[[ Given text open ]]

Photosensitivity can majorly impact the lives of Lupus patients, especially those who live in warm, sunny areas. In this article, learn what photosensitivity is, which Lupus patients it effects, what triggers it, and how to manage Lupus photosensitivity.
What is Lupus Photosensitivity and Who Does It Affect?
About 60% of people with Lupus experience photosensitivity — “an extreme sensitivity to ultraviolet (UV) rays from the sun and other light sources.” Other light sources can include fluorescent lights, photocopiers, and tanning beds. Those with light skin, eyes, and hair are at an increased risk for photosensitivity.
Because of limited exposure to sunlight, people with photosensitivity can become deficient in vitamin D and calcium. You should have your levels checked regularly.
What Triggers Lupus Photosensitivity?
Being exposed to the sun, even for a short period of time, can cause skin rashes like a butterfly rash or hives, itching, burning, blisters, a Lupus flare and organ damage. It can take hours to days before symptoms appear.
Certain medications, like antibiotics, NSAIDs, diuretics, oral diabetes drugs and cardiac medications can cause phototoxicity, which further increases your sensitivity to sunlight. Speak with your healthcare provider about any risks your medications might pose.

[[ Given text closed ]]

**Work order:**
Echo the passage on Lupus photosensitivity between "Photosensitivity can majorly" and "levels checked regularly.", inclusive.

[[ Data shown open ]]

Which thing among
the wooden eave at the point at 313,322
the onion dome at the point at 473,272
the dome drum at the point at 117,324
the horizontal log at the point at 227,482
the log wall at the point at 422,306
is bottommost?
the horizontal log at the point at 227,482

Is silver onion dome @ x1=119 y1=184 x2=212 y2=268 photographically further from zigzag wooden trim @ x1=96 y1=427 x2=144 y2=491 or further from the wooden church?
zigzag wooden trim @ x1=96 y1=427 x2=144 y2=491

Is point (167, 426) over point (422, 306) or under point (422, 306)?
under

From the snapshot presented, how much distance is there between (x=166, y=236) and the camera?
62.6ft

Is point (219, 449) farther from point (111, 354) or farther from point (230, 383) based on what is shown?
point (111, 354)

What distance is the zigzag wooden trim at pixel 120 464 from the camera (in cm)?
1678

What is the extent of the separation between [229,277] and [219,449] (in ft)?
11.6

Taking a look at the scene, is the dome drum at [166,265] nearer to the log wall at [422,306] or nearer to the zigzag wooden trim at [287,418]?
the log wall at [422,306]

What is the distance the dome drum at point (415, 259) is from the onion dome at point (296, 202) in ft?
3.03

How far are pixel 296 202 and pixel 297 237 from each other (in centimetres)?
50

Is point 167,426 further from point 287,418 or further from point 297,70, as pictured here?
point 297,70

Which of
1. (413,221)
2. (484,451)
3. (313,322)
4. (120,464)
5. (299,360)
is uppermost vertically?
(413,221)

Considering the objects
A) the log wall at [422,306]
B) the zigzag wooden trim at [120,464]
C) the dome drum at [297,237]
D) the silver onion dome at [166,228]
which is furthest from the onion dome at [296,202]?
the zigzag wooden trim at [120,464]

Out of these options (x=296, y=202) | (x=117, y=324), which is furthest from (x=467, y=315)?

[[ Data shown closed ]]
[[ Data shown open ]]

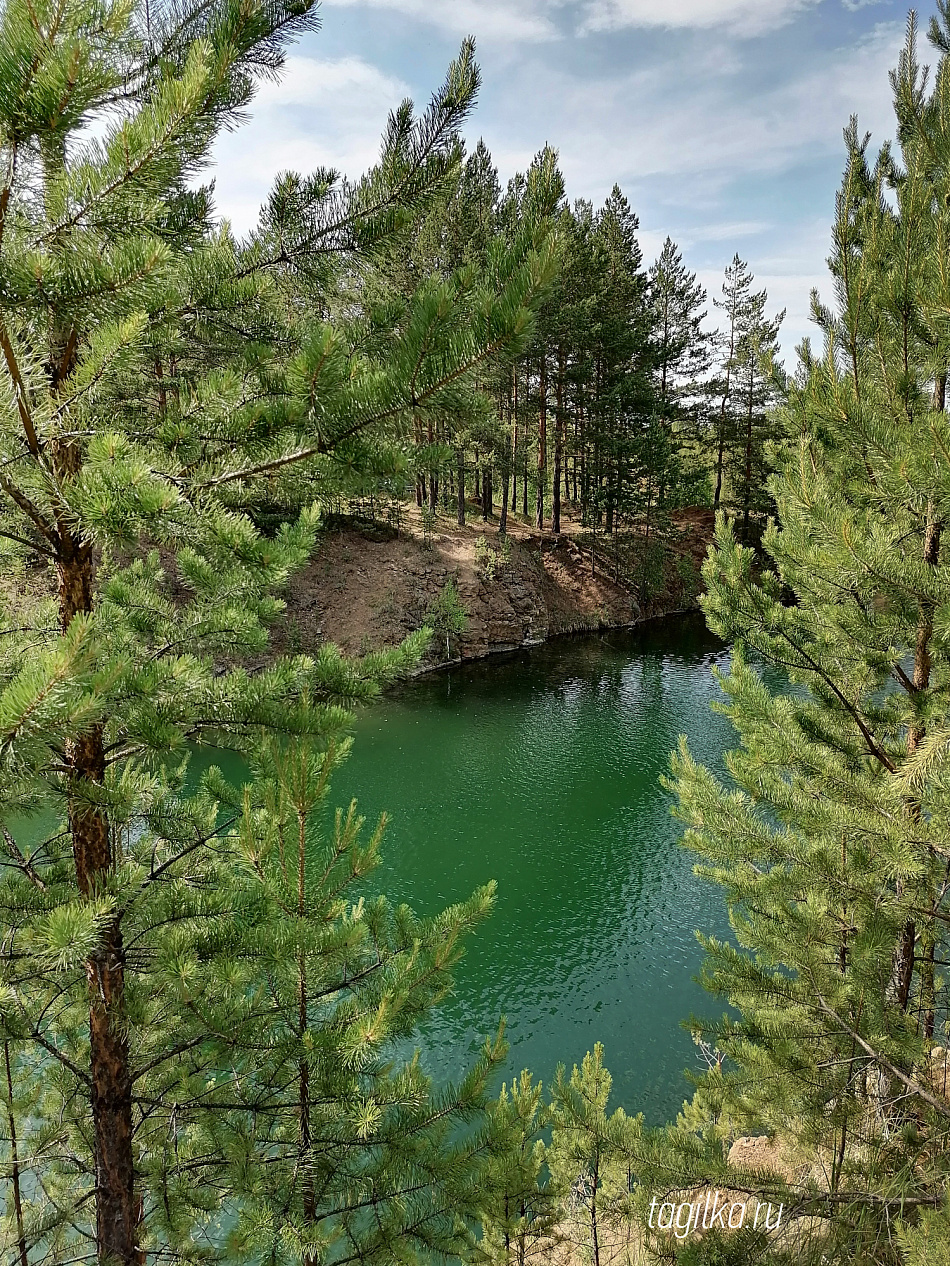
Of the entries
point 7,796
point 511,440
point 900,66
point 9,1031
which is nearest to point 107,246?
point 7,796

[[ Data shown closed ]]

**Exercise output:**
Photosensitivity can majorly impact the lives of Lupus patients, especially those who live in warm, sunny areas. In this article, learn what photosensitivity is, which Lupus patients it effects, what triggers it, and how to manage Lupus photosensitivity.
What is Lupus Photosensitivity and Who Does It Affect?
About 60% of people with Lupus experience photosensitivity — “an extreme sensitivity to ultraviolet (UV) rays from the sun and other light sources.” Other light sources can include fluorescent lights, photocopiers, and tanning beds. Those with light skin, eyes, and hair are at an increased risk for photosensitivity.
Because of limited exposure to sunlight, people with photosensitivity can become deficient in vitamin D and calcium. You should have your levels checked regularly.